Кабаны, видимо, купались здесь прямо в разрытых ими кратерах — так выглажены были края некоторых из них, и вода густая, как кофейная гуща, тускло поблескивала.
— А во… секач. Во… секач, — показывал пальцами в следы Хваленок. — Значит… Эта… В стаде уже…
Барсик, впервые в жизни видевший следы кабанов, внимательно посмотрел на них и серьезно закивал головой, одобряя выводы нашего следопыта.
— А-а-а, черт! — брат наступил в «колбаску», похожую на корень купены, и аромат свиного навоза вырвался, как вредный джин из бутылки, завис и заблагоухал над поляной, пахшей до того момента не так вызывающе.

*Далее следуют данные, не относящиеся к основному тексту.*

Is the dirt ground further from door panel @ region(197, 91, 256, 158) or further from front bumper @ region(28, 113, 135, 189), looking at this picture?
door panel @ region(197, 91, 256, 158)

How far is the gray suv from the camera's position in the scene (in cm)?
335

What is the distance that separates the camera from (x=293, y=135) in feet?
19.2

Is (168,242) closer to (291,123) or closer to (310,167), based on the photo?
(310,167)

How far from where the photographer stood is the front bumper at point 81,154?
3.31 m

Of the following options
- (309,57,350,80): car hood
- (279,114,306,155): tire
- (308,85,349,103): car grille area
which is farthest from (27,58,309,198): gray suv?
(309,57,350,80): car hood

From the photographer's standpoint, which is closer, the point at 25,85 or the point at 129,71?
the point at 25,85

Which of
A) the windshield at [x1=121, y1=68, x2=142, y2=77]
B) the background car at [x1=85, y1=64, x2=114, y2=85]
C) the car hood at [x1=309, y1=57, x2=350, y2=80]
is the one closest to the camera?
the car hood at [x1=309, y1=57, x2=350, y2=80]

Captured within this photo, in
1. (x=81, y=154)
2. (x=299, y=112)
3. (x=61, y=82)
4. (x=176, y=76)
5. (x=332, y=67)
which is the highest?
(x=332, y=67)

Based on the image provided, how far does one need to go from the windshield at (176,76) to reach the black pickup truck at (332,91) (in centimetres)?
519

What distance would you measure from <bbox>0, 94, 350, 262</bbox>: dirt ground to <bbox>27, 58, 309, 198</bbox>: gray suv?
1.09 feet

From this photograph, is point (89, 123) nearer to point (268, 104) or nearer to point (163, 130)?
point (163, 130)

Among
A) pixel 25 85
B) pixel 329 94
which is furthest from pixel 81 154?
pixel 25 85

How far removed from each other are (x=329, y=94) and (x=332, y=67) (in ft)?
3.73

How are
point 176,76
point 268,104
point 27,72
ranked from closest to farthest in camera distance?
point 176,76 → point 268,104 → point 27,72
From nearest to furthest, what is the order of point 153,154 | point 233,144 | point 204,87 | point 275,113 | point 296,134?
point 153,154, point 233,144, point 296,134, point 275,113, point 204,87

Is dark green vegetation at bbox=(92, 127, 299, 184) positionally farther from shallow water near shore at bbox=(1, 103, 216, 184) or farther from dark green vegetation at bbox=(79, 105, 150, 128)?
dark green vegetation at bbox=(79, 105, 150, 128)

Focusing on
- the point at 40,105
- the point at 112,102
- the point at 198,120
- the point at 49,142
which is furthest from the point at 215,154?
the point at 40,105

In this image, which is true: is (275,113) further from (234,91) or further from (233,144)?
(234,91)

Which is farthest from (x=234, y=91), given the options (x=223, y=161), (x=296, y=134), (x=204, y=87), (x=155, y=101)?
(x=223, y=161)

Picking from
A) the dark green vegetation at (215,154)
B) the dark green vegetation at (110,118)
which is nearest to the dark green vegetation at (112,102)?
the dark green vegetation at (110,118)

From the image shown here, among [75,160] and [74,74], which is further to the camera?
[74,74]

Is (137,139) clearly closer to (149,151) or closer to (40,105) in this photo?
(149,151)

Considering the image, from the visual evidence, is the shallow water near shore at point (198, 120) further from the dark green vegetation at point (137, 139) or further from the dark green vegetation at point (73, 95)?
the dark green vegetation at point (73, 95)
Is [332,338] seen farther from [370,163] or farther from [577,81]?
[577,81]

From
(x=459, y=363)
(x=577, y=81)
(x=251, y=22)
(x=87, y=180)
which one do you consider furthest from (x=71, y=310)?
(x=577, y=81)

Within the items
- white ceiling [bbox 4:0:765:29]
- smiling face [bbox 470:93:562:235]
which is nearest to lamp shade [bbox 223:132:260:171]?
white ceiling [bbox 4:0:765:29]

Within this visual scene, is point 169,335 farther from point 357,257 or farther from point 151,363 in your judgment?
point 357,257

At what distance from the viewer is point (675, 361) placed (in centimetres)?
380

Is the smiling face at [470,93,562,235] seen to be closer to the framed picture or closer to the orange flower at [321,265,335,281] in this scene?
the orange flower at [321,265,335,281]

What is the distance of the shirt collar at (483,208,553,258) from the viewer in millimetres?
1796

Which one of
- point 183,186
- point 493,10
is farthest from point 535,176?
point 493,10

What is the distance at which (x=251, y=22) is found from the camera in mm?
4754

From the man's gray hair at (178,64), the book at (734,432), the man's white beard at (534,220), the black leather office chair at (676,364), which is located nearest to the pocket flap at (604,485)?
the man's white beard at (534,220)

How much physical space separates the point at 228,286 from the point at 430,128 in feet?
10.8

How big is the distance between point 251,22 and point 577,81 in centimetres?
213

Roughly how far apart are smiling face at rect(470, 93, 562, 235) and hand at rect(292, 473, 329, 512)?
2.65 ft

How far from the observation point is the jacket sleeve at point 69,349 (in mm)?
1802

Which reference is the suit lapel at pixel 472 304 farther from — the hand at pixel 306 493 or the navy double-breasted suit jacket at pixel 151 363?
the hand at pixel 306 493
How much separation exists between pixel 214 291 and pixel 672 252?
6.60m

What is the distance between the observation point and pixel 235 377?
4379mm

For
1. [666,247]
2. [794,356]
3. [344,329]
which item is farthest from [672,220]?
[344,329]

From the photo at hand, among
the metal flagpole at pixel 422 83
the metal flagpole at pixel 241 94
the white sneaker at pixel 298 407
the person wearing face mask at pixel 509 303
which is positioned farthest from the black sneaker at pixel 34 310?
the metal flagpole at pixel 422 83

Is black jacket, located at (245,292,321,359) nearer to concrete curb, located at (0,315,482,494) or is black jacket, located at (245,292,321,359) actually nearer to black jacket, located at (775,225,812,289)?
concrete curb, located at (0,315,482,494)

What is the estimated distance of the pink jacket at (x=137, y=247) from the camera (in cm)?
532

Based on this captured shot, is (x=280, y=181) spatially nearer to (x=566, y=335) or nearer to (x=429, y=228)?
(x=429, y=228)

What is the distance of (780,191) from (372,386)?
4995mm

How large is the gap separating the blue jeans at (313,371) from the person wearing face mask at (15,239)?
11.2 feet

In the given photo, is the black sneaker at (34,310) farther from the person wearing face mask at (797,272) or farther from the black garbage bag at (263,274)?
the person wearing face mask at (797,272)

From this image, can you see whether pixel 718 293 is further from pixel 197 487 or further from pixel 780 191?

Хваленок смачно втянул ноздрями воздух, крякнул и бодро заключил:
— Они… Эта… Тута…
Мы невольно оглянулись по сторонам, а он продолжал, принимая Чуню на поводок:
— Рядом… Тута… Километра три…
Взял Чару и Сашка.
Небо понемногу затянулось. Нежные травы нехотя распластались, помятые морозом. Лист под ногой перестал хрустеть, лип к сапогу, и веточки под ногой ломались мягко, с глухим застенчивым скрипом.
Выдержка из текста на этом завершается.